Неумело искал, по-пацански. Не всегда законно. Наследил, попал в поле зрения правоохранительных органов. Снова должен был идти к Ильиной.
– Не смей путаться у нас под ногами! – прикрикнула она, так и не добившись вразумительного ответа на вопрос, что он делал ночью на территории, принадлежащей ИП Голикову. – Есть кому без тебя заниматься этим делом.
Ее крепко сжатый кулак с силой опустился на стол.
– Не смей, Востриков.
Он молчал. Исподлобья разглядывал женщину, выбравшую себе такую странную профессию. Вроде все в ней на сто баллов: и лицо, и фигура, и волосы густые, темные.
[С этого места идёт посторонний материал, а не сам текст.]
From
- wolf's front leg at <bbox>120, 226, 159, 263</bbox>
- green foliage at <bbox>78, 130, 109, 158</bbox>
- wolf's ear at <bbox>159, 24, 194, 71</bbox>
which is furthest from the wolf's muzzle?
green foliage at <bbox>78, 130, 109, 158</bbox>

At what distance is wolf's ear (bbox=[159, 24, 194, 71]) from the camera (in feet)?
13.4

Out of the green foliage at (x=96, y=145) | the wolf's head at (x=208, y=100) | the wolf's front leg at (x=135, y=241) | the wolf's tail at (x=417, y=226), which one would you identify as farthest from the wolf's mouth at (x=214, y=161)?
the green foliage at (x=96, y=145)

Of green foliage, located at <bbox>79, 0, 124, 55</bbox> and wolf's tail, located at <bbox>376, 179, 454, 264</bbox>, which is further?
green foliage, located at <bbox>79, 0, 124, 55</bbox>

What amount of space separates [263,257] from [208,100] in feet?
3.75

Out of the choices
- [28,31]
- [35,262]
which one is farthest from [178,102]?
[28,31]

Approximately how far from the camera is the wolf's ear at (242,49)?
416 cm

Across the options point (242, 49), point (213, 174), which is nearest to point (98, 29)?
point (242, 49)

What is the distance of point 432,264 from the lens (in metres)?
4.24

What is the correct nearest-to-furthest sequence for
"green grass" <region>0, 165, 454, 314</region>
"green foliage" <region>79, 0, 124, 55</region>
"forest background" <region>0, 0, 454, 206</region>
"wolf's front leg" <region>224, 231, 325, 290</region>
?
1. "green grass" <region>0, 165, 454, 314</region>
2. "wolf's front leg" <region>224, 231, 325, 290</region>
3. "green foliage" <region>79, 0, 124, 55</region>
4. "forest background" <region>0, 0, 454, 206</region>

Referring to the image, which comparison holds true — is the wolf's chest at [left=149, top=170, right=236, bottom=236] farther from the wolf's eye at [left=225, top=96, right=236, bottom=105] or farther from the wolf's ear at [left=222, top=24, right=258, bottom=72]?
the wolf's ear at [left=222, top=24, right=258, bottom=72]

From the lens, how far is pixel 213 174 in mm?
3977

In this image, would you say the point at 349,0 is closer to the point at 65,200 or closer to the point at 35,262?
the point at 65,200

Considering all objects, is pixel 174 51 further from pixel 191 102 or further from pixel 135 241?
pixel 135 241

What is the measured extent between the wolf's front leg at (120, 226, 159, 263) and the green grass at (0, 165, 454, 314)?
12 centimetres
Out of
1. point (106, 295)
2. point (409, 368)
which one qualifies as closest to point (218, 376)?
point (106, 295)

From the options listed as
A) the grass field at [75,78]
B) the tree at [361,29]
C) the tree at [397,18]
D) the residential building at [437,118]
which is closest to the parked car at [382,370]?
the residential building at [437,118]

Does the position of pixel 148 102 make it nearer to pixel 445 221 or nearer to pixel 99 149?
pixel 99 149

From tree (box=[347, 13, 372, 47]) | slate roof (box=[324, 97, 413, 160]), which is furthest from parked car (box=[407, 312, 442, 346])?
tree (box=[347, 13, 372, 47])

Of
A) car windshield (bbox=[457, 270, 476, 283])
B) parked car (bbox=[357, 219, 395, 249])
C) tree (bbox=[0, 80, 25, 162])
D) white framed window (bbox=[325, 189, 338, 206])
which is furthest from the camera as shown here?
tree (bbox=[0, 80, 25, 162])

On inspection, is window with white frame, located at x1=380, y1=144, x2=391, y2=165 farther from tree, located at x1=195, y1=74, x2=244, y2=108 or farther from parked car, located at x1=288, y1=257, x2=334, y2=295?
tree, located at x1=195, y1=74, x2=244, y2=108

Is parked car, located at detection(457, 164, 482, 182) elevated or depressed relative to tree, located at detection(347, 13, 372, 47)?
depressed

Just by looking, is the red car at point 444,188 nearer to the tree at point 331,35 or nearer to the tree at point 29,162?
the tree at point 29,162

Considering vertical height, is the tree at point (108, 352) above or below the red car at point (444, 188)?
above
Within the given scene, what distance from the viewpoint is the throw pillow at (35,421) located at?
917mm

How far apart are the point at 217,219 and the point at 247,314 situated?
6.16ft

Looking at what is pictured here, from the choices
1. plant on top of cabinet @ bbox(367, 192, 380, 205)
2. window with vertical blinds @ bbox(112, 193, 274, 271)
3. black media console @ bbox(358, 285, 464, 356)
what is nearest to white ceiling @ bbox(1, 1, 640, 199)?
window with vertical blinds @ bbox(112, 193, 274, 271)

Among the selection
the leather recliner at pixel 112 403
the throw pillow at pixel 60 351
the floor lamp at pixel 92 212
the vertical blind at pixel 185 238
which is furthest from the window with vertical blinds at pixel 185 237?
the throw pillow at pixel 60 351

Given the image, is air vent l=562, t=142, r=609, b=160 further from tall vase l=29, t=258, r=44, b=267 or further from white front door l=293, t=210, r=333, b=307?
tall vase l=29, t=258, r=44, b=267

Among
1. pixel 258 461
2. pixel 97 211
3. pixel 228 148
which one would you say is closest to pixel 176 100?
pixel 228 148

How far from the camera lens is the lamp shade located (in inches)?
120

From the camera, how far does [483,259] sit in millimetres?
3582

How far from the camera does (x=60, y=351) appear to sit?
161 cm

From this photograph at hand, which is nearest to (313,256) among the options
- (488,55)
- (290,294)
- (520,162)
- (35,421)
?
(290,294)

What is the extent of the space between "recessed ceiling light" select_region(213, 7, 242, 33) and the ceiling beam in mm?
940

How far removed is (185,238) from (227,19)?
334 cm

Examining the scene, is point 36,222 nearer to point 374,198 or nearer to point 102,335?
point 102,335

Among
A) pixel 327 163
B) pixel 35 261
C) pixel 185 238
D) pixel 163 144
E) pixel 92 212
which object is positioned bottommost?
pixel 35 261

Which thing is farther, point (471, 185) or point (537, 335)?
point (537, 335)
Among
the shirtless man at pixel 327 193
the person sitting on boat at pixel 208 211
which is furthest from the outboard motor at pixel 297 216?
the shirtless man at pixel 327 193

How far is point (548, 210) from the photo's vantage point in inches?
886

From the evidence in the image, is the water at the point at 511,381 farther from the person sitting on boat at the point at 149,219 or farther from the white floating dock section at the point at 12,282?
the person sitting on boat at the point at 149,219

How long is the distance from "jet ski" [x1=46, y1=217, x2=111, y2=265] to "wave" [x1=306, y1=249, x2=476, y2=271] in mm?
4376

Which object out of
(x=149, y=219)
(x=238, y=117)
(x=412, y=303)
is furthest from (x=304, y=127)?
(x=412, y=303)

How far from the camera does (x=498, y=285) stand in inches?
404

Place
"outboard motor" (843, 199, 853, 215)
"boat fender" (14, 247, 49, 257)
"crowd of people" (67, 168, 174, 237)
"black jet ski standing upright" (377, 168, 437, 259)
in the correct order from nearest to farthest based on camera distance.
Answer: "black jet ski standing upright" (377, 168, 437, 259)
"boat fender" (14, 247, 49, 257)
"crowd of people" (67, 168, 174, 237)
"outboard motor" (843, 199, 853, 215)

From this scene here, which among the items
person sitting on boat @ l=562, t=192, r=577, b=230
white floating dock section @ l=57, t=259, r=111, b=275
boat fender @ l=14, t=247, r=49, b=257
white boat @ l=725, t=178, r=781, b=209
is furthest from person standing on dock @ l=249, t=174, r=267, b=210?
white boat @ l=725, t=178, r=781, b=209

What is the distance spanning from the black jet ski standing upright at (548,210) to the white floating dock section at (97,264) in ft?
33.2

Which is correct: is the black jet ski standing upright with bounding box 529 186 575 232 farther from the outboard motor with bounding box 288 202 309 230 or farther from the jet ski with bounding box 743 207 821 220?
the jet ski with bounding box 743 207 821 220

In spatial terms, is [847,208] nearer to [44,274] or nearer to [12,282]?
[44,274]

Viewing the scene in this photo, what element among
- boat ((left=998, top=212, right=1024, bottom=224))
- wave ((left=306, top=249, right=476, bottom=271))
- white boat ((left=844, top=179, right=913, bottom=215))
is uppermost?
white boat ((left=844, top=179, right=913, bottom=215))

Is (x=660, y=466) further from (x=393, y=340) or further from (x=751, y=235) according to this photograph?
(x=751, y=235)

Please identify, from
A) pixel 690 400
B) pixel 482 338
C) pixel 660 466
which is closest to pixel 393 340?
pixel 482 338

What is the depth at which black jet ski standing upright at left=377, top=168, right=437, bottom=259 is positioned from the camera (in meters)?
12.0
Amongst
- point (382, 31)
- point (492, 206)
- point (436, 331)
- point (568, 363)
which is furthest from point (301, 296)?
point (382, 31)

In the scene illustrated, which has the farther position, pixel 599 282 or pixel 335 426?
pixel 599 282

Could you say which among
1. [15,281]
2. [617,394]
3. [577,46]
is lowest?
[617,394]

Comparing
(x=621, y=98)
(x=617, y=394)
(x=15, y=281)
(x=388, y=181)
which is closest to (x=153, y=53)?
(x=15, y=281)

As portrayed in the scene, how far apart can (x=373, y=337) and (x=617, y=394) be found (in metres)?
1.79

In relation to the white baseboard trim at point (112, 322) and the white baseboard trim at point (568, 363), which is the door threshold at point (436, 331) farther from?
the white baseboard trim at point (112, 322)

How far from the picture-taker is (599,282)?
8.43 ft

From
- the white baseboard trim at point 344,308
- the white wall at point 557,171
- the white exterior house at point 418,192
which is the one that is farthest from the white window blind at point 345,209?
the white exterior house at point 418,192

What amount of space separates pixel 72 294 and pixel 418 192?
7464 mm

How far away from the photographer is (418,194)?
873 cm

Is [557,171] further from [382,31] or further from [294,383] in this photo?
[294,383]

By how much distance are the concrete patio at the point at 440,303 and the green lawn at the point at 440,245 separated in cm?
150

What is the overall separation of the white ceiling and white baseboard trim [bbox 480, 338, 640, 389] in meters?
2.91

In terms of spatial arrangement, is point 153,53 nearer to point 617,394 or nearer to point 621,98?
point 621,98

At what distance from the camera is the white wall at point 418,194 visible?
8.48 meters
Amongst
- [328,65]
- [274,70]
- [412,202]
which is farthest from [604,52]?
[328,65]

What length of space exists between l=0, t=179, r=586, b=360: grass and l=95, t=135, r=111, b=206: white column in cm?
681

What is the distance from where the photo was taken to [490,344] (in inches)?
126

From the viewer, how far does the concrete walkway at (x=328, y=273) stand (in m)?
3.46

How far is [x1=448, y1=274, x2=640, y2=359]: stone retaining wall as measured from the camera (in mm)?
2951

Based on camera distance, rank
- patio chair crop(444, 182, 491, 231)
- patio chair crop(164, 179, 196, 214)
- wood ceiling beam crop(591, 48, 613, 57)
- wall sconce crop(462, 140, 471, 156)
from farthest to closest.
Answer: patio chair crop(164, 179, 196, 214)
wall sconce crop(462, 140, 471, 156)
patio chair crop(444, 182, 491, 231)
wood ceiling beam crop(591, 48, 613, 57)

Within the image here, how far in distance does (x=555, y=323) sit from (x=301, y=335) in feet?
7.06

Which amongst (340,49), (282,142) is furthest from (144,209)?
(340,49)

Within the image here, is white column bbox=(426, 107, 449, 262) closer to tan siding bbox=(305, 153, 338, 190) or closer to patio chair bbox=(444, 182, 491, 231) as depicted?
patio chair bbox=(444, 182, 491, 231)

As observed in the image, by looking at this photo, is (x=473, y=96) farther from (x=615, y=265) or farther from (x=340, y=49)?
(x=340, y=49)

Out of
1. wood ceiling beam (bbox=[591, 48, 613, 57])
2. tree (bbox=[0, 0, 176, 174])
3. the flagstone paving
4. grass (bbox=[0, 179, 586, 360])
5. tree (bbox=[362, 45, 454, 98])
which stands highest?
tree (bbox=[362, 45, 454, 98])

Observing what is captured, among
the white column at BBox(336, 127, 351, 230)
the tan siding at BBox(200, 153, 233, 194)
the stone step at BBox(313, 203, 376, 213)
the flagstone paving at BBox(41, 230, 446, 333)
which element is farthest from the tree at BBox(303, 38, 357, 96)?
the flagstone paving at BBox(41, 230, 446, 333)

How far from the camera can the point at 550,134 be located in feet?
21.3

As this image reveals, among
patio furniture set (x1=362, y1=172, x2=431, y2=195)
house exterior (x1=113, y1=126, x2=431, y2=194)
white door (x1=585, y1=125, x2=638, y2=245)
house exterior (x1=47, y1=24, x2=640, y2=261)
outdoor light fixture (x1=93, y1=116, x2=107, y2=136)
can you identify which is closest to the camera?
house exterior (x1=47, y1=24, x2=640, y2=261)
Но красивой он бы ее точно не назвал. Не было в ней фишки какой-то. Грациозности – вот. Женской этой подкупающей слабости. Как в маме его, как в Алинке. Жесткая, сильная, серьезная. Кому такая понравится?
– Чего таращишься? – выпалила Ильина и нечаянно покраснела. – Все рассмотрел? Не нравлюсь?
– Нет, – честно ответил Антон.
– А что так? – Ильина откинулась на спинку рабочего кресла, прищурилась. – Некрасивая? Не такая, как твоя мама?
– Почему некрасивая? Красивая. Просто… – он поискал подходящее слово, – непривлекательная.
– Ишь ты, непривлекательная! – Она делано рассмеялась, стараясь не подать виду, как ее задели его слова. – А мне здесь завлекать некого. Я здесь дело делаю, понял?
– Плохо делаете, товарищ капитан. – Антон наклонился, уперся локтями в колени. – Обыск у Голикова сделали, даже какие-то пятна крови, слышал, нашли. А в записях не разобрались, которые он вам подсунул.
– А что там не так?
– А то. Не наша это игра. Туфту они вам подсунули.
– Можно подумать, там можно разобрать, кто есть кто. Темно, руки-ноги мелькают.
– Ага, точно. Только своих рук и ног я там не вижу.
Она дала всем участникам посмотреть видео, но не поверил один он. Странно.
– И списки актеров. – Антон повертел головой, недоверчиво скривился. – Тот список, что я видел перед игрой, другой.
Снова не то, что говорили остальные.
– Почему так? – спросила Маша. – Подтасовываешь факты в своих интересах?
– Ничего я не подтасовываю. Его не читал никто, список этот. Расписались в своих двух экземплярах, и все.
– А ты, один такой внимательный, нашел десять отличий?
– Не десять. Одно. – Антон сел ровно, поднял правую руку, отставил в сторону мизинец. – Одно, товарищ капитан. В вашем списке актеров нет одной фамилии. Скажу сразу: я ее не помню, но точно было на одного актера больше. Я слышал, пятна крови нашли в лабиринте, так?
Маше сделалось неуютно под этим проницательным взглядом. Но взгляд вдруг поплыл по кабинету, заметался, как попавшая в сеть птица.
– Скажите, товарищ капитан. – Антон покусал губы. – Эта кровь, она…
– Это не ее кровь, Антон. – Маша не дала ему договорить.
– Слава богу! – Он зажмурился, глубоко вдохнул. – Вот видите, я же вам говорю! Там убили еще одного актера и заняли его место.
– Кто занял?
– Похититель. Он убил актера, занял место и стал ждать. Место потому что для засады идеальное. Да, я был там, признаю. Все облазил. Лучше этой ниши не найти. Это не ниша, это ловушка. Вот смотрите.